• AIM OF THE EXERCISE: Can you update the stretch of the listing from the line containing "From the picture, can" through the end of the listing, replacing "metal fence" with "iron railing" and leaving everything else unchanged? Return only that stretch.

=-=-=-=-=

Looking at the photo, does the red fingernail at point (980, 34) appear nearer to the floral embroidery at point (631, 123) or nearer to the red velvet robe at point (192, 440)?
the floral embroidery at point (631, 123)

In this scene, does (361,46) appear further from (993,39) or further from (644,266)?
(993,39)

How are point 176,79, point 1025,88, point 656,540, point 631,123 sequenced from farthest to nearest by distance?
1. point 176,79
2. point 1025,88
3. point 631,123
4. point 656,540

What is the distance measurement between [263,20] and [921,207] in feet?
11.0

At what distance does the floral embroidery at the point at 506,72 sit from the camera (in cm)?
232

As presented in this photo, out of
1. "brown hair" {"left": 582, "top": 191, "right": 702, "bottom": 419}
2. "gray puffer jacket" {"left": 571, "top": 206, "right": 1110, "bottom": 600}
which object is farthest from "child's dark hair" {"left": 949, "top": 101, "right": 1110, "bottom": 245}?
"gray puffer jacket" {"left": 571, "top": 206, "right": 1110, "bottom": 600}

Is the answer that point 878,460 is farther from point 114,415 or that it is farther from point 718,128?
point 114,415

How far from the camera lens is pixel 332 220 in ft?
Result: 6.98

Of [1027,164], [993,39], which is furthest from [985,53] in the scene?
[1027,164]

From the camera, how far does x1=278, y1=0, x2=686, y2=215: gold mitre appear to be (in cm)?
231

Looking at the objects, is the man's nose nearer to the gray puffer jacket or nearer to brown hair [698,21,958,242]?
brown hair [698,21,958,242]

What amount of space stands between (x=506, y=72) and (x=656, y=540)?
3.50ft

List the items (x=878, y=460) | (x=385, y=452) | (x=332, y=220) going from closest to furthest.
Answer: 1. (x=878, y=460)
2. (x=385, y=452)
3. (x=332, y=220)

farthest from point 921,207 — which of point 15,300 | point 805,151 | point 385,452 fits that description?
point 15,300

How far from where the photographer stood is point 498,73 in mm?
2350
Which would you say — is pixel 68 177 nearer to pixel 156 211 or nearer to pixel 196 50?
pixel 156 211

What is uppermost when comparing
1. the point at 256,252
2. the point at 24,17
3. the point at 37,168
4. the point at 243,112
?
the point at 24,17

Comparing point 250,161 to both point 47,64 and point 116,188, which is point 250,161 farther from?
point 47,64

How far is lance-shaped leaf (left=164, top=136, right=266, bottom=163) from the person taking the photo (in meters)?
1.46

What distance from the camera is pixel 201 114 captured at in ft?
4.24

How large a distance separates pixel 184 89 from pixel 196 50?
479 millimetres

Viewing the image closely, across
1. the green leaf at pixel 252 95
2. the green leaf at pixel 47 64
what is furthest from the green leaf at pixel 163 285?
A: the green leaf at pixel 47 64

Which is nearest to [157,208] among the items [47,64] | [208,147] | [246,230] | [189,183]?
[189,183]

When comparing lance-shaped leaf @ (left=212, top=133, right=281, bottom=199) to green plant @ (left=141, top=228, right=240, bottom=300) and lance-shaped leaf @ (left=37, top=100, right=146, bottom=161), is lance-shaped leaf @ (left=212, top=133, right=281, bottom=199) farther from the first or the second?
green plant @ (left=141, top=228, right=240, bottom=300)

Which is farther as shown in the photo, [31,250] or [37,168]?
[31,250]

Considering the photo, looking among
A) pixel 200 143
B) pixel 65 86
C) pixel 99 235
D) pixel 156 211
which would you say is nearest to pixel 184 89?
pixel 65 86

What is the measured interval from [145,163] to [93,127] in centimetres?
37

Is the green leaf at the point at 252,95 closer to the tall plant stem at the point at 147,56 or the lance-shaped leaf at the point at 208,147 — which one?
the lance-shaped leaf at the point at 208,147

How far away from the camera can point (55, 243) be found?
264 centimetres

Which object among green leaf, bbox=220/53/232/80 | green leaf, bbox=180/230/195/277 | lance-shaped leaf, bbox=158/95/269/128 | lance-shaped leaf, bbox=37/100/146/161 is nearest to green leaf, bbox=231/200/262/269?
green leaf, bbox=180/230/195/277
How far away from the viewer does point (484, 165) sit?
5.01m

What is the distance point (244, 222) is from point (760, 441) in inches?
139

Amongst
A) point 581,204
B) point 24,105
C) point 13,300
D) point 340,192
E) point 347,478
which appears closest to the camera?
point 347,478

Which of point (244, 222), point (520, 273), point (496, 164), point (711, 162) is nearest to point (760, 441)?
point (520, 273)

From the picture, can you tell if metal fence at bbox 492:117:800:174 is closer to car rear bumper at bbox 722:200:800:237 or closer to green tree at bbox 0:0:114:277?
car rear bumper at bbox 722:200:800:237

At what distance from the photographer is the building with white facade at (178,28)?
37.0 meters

=-=-=-=-=

• FINISHED ANSWER:
From the picture, can you tell if iron railing at bbox 492:117:800:174 is closer to car rear bumper at bbox 722:200:800:237 or closer to green tree at bbox 0:0:114:277?
car rear bumper at bbox 722:200:800:237

At what distance from the photographer is the building with white facade at (178,28)?
37.0 meters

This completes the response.